Sunday, January 27, 2019

Software Architecture

This was an interesting read to me because it managed to convey the ideas and the intuition behind the thing that it was explaining (software architecture) without saying a single word about how anyone is supposed to actually go and create ‘a software architecture’. It kind of makes sense, since the thing it is talking about is very abstract itself. “It should do this, and do that without too much of this, and with just the right amount of that, but always taking that into consideration.” But not a word on ‘you might want to use these diagrams’ or ‘use a text file’, ‘a mailing list’. Just ‘a document’.

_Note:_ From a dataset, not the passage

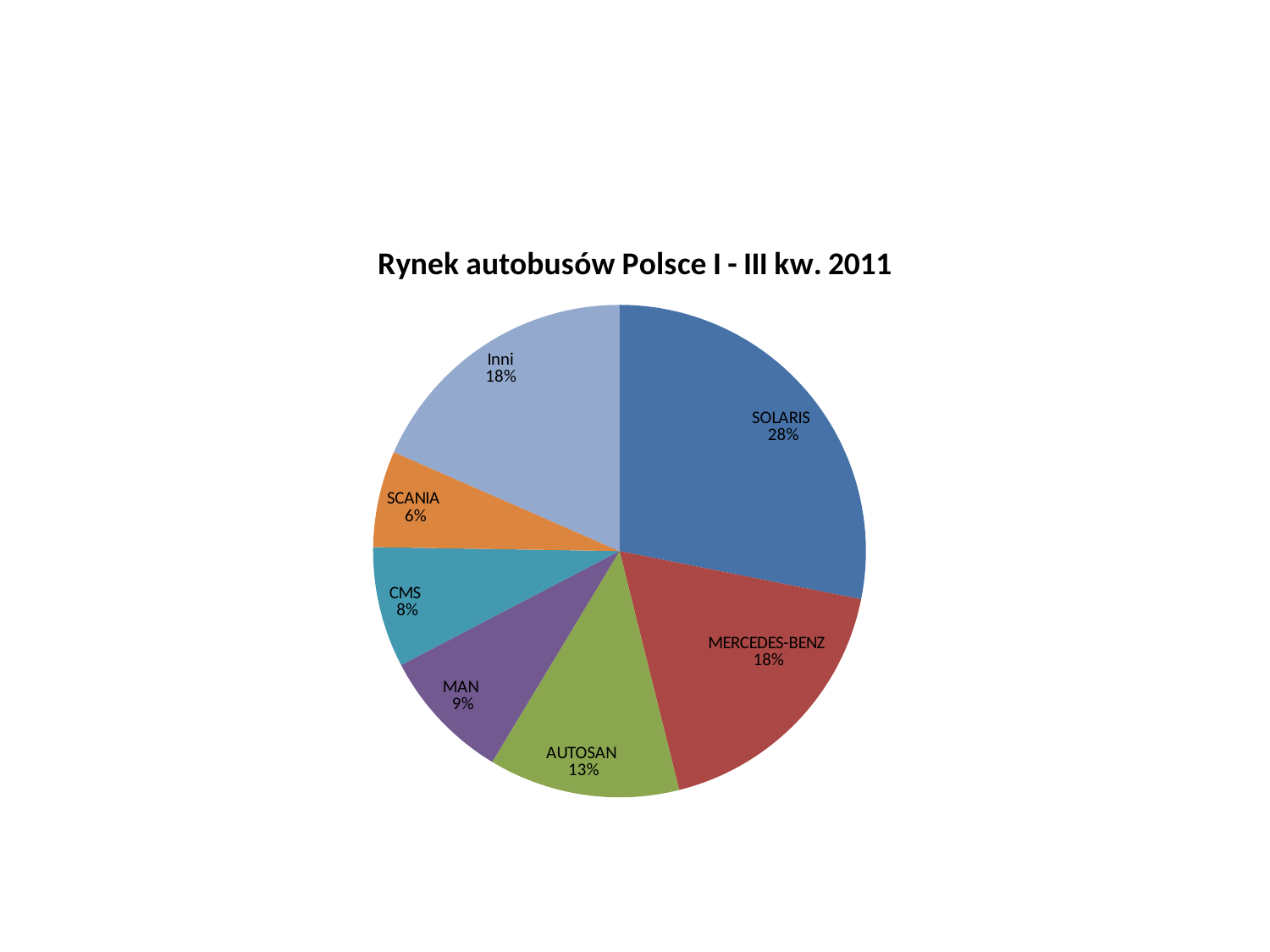
What is the title of the chart? Rynek autobusów Polsce I - III kw. 2011 What kind of chart is shown on the slide? Pie chart What is the value shown for AUTOSAN? 13% What is the value shown for SCANIA? 6% Which is larger, the share for MAN or the share for CMS? MAN Which category has the largest slice of the pie? SOLARIS What is the difference in percentage points between AUTOSAN and MAN? 4 What is the value shown for MERCEDES-BENZ? 18% Which category has the smallest slice of the pie? SCANIA What share of the pie does SOLARIS hold? 28% What is the difference in percentage points between SOLARIS and MERCEDES-BENZ? 10 How many slices does the pie chart have? 7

What I understood from that is that the document defining software architecture can be a lot of things, because you can do software architecture in a lot of different levels. At the beginning that didn’t quite ‘click’ with me.
But if there’s a position from this reading that I can agree with is this: from a programmer's perspective, knowing about and having your design (or ‘architecture’) in hand is like a guiding light. Like a scuba diver’s lifeline, or the mission objectives in a video game. It keeps you on track. When you take on a project, defining that higher-level ‘solution’ is a problem that you should only solve once, and the solution you produce must be one you can adjust later but most importantly, it must be one you can trust later. Because later you’ll be concentrated solving the fun lower-level implementation details and you don’t want to be questioning why you were doing all this to begin with. No one has time for that, you already went through it. Having that clear ‘architecture’ in mind allows you to go ‘oh, this is why things are this way, this is what that is supposed to do, this is how I’ll make it happen’.

In my experience, I’ve received this guidance from lots of different places: from a well-defined project folder structure (that is initially empty), to an ugly-looking drawing-diagram that conveys just the key points of what the thing I’m working on has to do. This is why I think it makes sense for the author not to talk about the object representing the architecture as anything other than ‘document’.